#### Excerto

Embora o Tibete exista desde o século V AC, a sua existência só foi descoberta pelo mundo por volta do século XII DC. O primeiro europeu a lá chegar terá sido Benjamim de Tudela, que voltou a Navarra para contar o que viu em 1273. (Se quer saber tudo sobre a longa história da região, guerras, ocupações e dinastias, veja aqui).
Este isolamento deve-se em parte à difícil acessibilidade da região, nos píncaros do mundo e fora das rotas comerciais que se formaram e desfizeram ao longo dos séculos, e também ao pacifismo do tibetanos, que tradicionalmente não tiveram exércitos nem tentaram conquistar terreno à sua volta. Deve-se também à natureza única da sua religião: o budismo é uma filosofia humanista, que aspira ao aperfeiçoamento da pessoa, com vista a “subir” para uma melhor situação na encarnação seguinte.
Não escaparam aos mongóis, que nos séculos XIII-XIV conquistaram o maior império de que há memória. Mas com o fim da Orda Dourada ficaram entregues a si próprios. Converteram-se ao budismo, originário do norte da Índia, e criaram a sua própria adaptação, o Vajnaraimo, ou Gelug, cujo mestre espiritual, o Dalai Lama, foi instituido em 1447. Seguindo o princípio da reincarnação, os dalai lama seguintes passaram a ser escolhidos segundo um complexo sistema de sinais que indicam que uma criança é a volta à Terra do mestre anterior. O actual, Tenzin Gyatso (https://pt.wikipedia.org/wiki/Tenzin_Gyatso), nascido em 1935, é o décimo quarto.
O budismo, que tem basicamente três correntes não contraditórias, é actualmente seguido por cerva de 400 milhões de crentes espalhados pelo mundo. Para se ter uma ideia, há cerca de quatro milhões nos Estados Unidos da América, um milhão e trezentos mil na Europa e 420 mil na América do Sul. O Tibete tem 6,7 milhões de habitantes, mas actualmente 12% da população é chinesa, como veremos adiante.

########

▸ **Para fazer**
1: No texto sobre o Tibete, em que ano foi instituído o primeiro Dalai Lama?
2: Escreva a continuação do texto sobre o Tibete, a começar logo depois da última frase.

#### Dados registados

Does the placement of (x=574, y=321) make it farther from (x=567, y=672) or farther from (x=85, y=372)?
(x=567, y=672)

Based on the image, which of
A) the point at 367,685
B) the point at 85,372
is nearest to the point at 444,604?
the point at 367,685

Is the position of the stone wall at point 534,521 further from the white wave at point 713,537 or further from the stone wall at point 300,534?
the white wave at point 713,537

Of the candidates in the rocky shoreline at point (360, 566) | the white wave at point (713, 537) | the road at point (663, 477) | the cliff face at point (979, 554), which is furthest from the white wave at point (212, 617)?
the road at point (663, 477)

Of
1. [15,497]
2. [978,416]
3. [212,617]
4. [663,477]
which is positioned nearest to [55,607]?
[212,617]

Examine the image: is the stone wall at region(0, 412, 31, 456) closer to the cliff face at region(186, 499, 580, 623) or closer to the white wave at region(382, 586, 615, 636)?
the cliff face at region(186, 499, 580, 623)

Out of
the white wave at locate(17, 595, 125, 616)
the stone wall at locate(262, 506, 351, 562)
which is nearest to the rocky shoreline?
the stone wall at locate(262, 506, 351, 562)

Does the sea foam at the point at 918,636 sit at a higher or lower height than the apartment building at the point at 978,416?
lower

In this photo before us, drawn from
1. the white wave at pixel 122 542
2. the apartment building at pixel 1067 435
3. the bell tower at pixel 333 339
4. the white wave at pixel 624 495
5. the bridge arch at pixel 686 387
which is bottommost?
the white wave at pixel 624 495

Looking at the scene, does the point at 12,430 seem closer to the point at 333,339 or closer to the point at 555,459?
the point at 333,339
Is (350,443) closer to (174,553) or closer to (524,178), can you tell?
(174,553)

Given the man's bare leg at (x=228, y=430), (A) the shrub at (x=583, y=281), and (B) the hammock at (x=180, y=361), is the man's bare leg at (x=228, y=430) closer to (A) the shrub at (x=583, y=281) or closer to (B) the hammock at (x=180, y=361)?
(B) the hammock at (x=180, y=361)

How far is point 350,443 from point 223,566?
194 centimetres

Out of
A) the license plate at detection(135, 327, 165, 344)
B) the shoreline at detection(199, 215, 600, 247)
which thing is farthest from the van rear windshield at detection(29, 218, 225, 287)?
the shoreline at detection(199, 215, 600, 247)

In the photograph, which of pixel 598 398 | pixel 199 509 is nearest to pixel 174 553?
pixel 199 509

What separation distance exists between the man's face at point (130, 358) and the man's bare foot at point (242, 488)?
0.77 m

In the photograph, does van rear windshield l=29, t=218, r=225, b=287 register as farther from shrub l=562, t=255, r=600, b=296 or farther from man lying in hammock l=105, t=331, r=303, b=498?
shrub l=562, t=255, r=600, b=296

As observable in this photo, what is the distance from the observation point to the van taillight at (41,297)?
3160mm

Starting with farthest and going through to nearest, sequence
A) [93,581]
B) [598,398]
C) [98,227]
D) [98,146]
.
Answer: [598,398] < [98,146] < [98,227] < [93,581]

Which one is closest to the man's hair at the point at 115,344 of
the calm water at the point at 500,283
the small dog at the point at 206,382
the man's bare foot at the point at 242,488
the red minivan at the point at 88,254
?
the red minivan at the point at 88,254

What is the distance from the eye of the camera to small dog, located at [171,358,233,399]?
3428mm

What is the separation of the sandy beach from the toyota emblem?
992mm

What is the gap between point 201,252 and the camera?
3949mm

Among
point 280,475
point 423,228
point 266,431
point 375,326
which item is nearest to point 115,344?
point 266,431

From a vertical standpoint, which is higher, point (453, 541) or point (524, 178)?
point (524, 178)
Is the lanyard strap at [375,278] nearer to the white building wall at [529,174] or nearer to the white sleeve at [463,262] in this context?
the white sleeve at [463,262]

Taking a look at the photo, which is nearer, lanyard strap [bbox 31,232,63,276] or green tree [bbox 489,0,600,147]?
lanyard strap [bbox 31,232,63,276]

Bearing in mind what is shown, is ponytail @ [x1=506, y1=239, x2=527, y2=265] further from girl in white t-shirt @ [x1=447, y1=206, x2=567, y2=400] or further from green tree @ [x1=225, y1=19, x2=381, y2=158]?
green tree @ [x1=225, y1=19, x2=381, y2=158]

########

▸ **Respostas dadas**
1: Em 1447.

2:
Então, em 1950 a China invadiu o Tibete, a conquista fácil de um país que não tinha forças armadas nem qualquer tipo de defesa. A razão apresentada pelo Partido Comunista Chinês foi a “libertação” de uma população presa a uma religião primitiva e com níveis de vida medievais.
Os tibetanos não gostaram e, mesmo que só munidos de paus e pedras, revoltaram-se contra o Exército Popular. Os chineses trucidaram 1,2 milhões - um em cada seis. Destruiram ou fecharam os mosteiros, tornaram a religião ilegal, começaram a enviar para a região milhões dos seus e tornaram o currículo escolar e o idioma chinês obrigatórios.
Esta sanha anti-budista e pró-marxista não teve motivos exlusivamente ideológicos; o Tibete tem grandes reservas de ouro, bóro, radium, ferro, titânio, chumbo e arsénico. Posteriormente descobriram-se minas de cobre e grafite, crómio, lítio, zinco e manganês. Muitos minerais que a China precisa para a sua indústria.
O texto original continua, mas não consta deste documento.